Leistungen der gesetzlichen Unfallversicherung

Bedingungen der Leistungen der beruflichen Rehabilitation

Berufsfördernde Leistungen für Sportler werden sorgfältig seitens der VBG geprüft.

Die Gewährung von berufsfördernden Leistungen nach Maßgabe der §§ 35ff SGB VII für Sportler kann nach bisherigen Erfahrungen im Einzelfall Besonderheiten aufweisen. Berufssportler verfügen häufig nicht über eine abgeschlossene Schul- und Berufsausbildung. Erfahrungen im Erwerbsleben liegen nicht vor.

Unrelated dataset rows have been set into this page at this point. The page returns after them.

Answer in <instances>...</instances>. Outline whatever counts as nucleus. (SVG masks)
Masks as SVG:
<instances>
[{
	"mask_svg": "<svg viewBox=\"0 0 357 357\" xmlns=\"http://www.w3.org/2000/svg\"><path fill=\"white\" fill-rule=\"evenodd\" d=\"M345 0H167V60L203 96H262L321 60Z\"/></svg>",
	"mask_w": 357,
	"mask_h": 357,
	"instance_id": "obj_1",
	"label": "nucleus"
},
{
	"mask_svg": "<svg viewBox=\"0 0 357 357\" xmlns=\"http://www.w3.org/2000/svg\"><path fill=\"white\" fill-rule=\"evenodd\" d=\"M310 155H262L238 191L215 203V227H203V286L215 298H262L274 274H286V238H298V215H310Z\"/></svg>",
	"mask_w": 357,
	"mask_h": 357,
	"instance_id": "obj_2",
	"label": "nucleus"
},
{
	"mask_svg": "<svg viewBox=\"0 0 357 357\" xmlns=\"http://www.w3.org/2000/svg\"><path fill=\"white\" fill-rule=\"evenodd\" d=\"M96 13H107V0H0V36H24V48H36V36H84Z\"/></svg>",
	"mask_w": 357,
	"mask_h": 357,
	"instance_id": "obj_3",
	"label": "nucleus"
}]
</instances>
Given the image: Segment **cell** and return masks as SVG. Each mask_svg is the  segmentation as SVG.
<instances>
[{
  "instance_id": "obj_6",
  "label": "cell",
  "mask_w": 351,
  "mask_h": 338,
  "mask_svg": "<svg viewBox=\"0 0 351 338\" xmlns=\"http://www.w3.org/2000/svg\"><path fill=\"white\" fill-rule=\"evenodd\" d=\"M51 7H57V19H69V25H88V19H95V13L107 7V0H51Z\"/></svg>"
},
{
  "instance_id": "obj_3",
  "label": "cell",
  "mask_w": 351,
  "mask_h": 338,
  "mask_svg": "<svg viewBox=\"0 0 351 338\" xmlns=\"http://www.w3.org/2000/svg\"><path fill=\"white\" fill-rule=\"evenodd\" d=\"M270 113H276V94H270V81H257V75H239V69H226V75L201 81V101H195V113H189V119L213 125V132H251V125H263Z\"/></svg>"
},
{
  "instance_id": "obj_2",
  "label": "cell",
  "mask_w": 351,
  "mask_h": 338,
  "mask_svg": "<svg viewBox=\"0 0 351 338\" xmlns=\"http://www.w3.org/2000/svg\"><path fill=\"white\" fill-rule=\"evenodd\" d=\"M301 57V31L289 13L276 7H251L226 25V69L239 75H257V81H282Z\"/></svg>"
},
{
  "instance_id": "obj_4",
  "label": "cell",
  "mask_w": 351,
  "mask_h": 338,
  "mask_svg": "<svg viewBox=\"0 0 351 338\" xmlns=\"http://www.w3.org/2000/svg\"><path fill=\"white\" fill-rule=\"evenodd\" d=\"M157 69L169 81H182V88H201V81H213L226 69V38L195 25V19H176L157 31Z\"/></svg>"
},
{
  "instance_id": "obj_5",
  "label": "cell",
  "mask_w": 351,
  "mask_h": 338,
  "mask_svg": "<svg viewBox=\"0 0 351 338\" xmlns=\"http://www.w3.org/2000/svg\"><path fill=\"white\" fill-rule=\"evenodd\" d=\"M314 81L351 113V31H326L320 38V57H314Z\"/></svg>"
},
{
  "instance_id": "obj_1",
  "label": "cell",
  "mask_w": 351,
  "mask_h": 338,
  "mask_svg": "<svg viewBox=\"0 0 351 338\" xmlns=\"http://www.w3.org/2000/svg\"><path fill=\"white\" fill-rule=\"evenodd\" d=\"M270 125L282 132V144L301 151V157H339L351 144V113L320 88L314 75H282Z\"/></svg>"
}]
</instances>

Wandlungen im Tätigkeitsfeld eines ursprünglich erlernten Berufes können die Wiederaufnahme desselben erschweren.

Die Zeit, in welcher der Leistungs- oder Berufssport ausgeübt werden kann, ist naturgemäß begrenzt und reicht in der Regel nicht aus, um einschlägige Vorsorgemaßnahmen zu treffen. Weil nicht auszuschließen ist, dass auch aus diesen Gründen Ansprüche gegen die VBG geltend gemacht werden, bedarf es einer sorgfältigen Abwägung und Prüfung bei der Gewährung von berufsfördernden Leistungen.

Hierbei sollten die Laufbahn und Lebenssituation des versicherten Sportlers in einer Gesamtschau betrachtet werden. Zu berücksichtigen ist, ob sich der Arbeitsunfall während des aktiven Sportlerlebens oder an dessen voraussichtlichem Ende ereignete. Im ersten Fall dürfte der Gewährung von berufsfördernden Leistungen im vollen Umfang meist nichts im Wege stehen. Zeichnete sich jedoch zum Zeitpunkt des Arbeitsunfalls das Ende der Karriere bereits ab, können Leistungen der beruflichen Rehabilitation allenfalls eingeschränkt gewährt werden. Anhaltspunkte hierfür sind beispielsweise das Alter des Versicherten, Verletzungsanfälligkeit, Vorerkrankungsstatus sowie die gesamte Lebenssituation. Eine fehlende Berufsausbildung kann in diesen Fällen nicht zu Lasten der BG nachgeholt werden.

Denkbar wären allenfalls Maßnahmen zur Fortführung einer eventuellen Ursprungsausbildung oder zur Auffrischung des Grundwissens.

Die Leistungen zur Teilhabe am Arbeitsleben haben das Ziel, den Verletzten nach seiner Leistungsfähigkeit und unter Berücksichtigung seiner Eignung, Neigung und bisherigen Tätigkeit möglichst auf Dauer beruflich einzugliedern, wenn er wegen Unfallfolgen seinen bisherigen Beruf nicht mehr ausüben kann.